— Выбранный текст —
══════════════════════════════

Найти тему
Издательство Libra Press

Красовский у меня, как цепная собака, за которою я сплю покойно

Александр Пушкин - Денису Давыдову (август, 1836)

"Тяжело, нечего сказать. И с одною цензурою напляшешься; каково же зависеть от целых четырех? Не знаю, чем провинились русские писатели, которые не только смирны, но даже сами от себя согласны с духом правительства. Но знаю, что никогда не бывали они притеснены, как нынче: даже и в последнее пятилетие царствования покойного императора (здесь Александр Павлович), когда вся литература сделалась рукописною благодаря Красовскому и Бирукову. Цензура дело земское; от нее отделили опричнину, а опричники руководствуются не уставом, а своим крайним разумением".

Alexander Ivanovich Krasovsky (худож. Конон Федорович Юшкевич-Стаховский)
Alexander Ivanovich Krasovsky (худож. Конон Федорович Юшкевич-Стаховский)

══════════════════════════════

— Доступные данные —
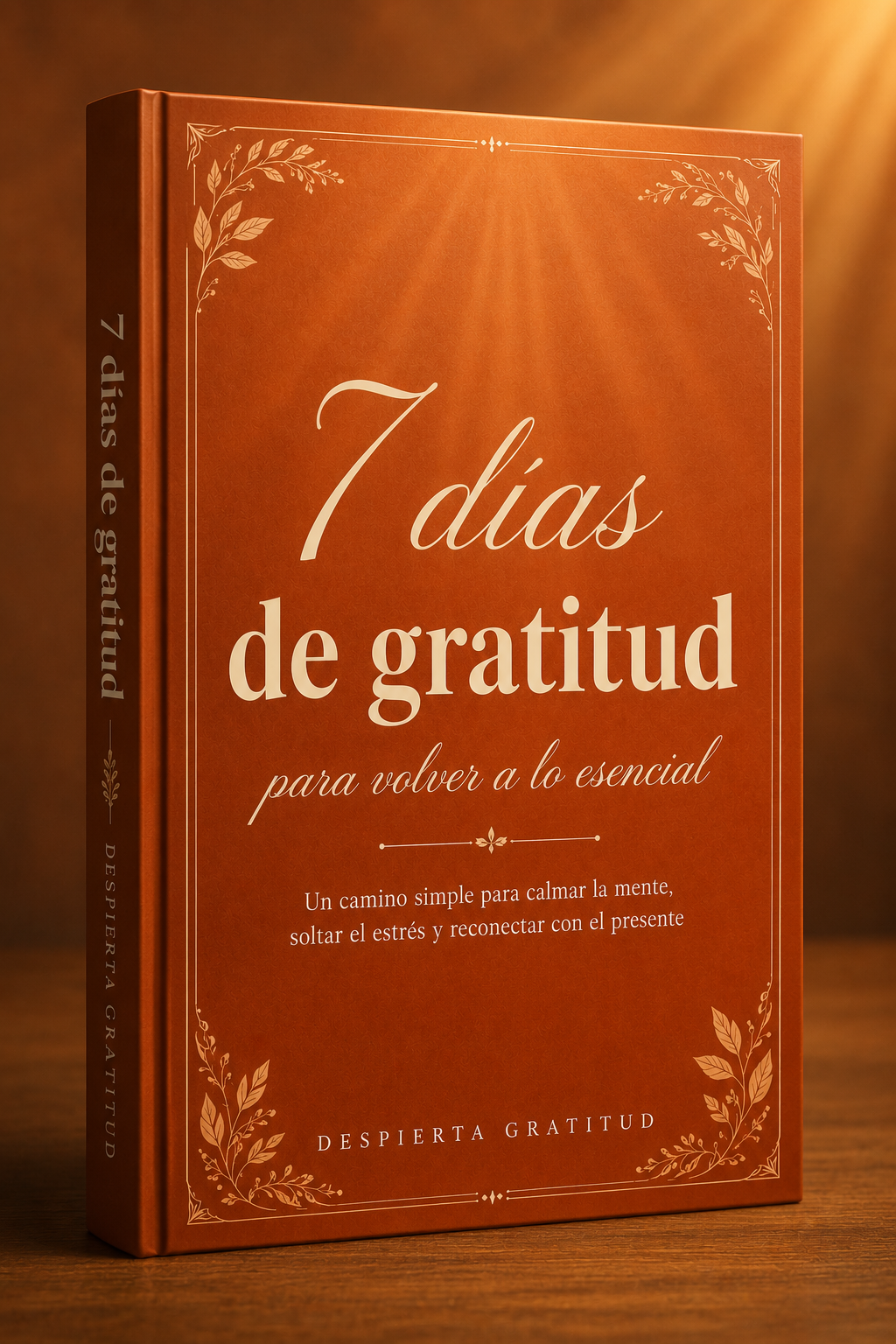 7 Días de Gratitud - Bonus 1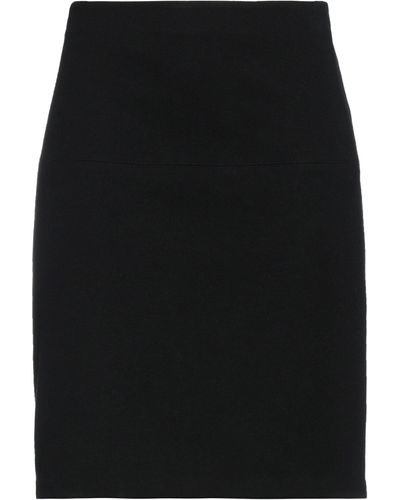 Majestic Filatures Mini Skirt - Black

══════════════════════════════

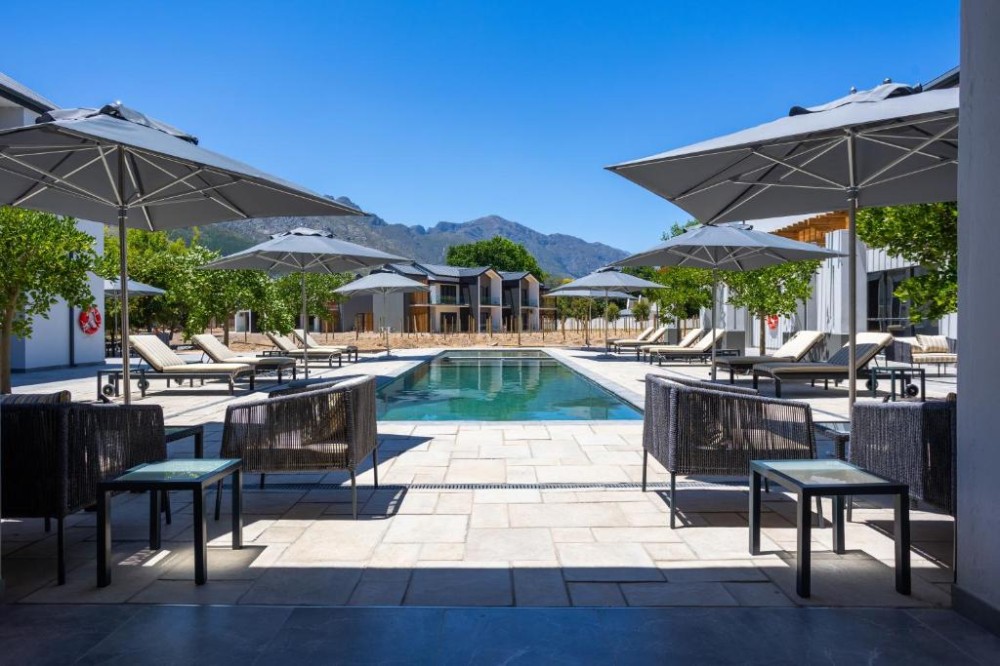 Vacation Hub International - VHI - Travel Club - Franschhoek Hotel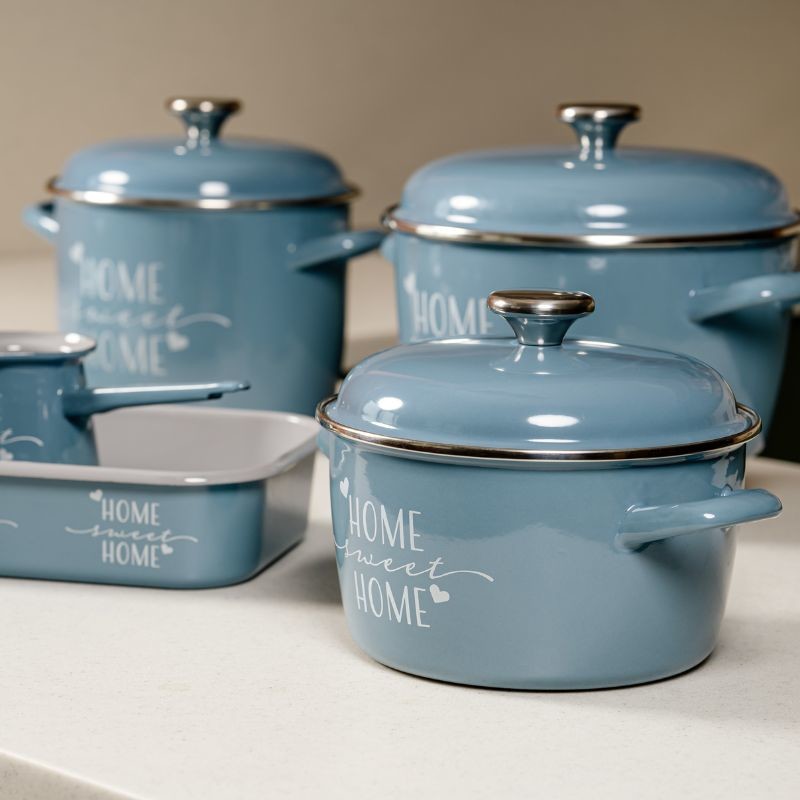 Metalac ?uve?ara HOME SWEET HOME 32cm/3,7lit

══════════════════════════════

— Задание —
Согласуются ли с выбранным текстом утверждения (a), (b) и (c)? Ответьте на каждое «да» или «нет» и приведите точную цитату из текста, на которой основан ответ.
(a) Пушкин называет русских писателей согласными с духом правительства.
(b) Письмо Пушкина Денису Давыдову датировано сентябрем 1836 года.
(c) По словам Пушкина, опричники руководствуются уставом.

— Выполненное задание —
(a) Да: «которые не только смирны, но даже сами от себя согласны с духом правительства».
(b) Нет: «Александр Пушкин - Денису Давыдову (август, 1836)».
(c) Нет: «а опричники руководствуются не уставом, а своим крайним разумением».